Records of Anderton Carrying Company & Anderton Company Ltd: goods invoices 1839-1848, boat registration certificate 1921, photocopy from "Anderton Dock Book" 1922-1938.

Date

1839-1938

Reference code

BW127

Access Status

These records are available immediately for research

Administrative /​ Biographical history

The Anderton Company was a re-naming of Alexander Reid & Company, carriers of pottery raw materials and finished products between Liverpool and the Potteries. All their goods were transshipped at Anderton. The re-naming took place in 1836, by which point the company was already fairly established. Narrow boats were used on the canals and flats on the river. The Bridgewater trustees bought it in 1848 and ran it successfully until W H Boddington and Edward Pamphilon bought it in 1876. Twenty two years after, it passed to a limited company run by Boddington's son Henry.
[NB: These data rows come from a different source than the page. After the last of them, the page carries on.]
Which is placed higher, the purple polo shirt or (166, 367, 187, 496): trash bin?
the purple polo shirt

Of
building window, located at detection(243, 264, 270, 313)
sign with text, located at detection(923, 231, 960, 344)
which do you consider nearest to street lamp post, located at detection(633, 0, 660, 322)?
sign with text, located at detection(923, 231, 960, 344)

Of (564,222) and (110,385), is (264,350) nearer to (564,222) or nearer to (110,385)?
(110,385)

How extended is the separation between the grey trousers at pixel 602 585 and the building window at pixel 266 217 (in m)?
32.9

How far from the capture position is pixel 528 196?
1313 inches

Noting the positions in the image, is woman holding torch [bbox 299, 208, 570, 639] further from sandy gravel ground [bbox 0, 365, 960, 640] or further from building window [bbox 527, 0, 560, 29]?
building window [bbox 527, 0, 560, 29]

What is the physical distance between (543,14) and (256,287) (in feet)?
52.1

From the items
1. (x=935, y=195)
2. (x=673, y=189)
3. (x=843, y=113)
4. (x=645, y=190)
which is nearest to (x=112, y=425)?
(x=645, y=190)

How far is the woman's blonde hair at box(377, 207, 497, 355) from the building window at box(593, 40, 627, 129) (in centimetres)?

The Boddington family's control of the company was relinquished in 1954. Anderton merged with the Mersey, Weaver & Ship Canal Carrying Company, but remained the Bridgewater's agents and continued to have 'Bridgewater Navigation Route' prominently displayed on their boats. At its height, there were 175 boats, all painted black with a red and white border and white lettering. Decorative painting peaked in the 1930s with William Hodgson's roses designs. The majority of the boats were named after counties, towns and rivers. The company had a boatyard at Middleport, Burslem for building and repairing the fleet. It still specialised in pottery traffic, but also carried coal, flour and gravel. Motor boats first appeared in the fleet in the 1920s, although the last of the horse boats for short-hauls were not retired until the 1950s. The British Transport Commission bought the company in 1958, and disposed of most of the fleet. For further information on the Anderton Carrying Company & Anderton Company Ltd see Edward Paget-Tomlinson's 'The Illustrated History of Canals & River Navigations'.

System of arrangement

It has not been possible to ascertain any original structure of record-keeping from the small number of records held for this company. The fonds has therefore been arranged in chronological order.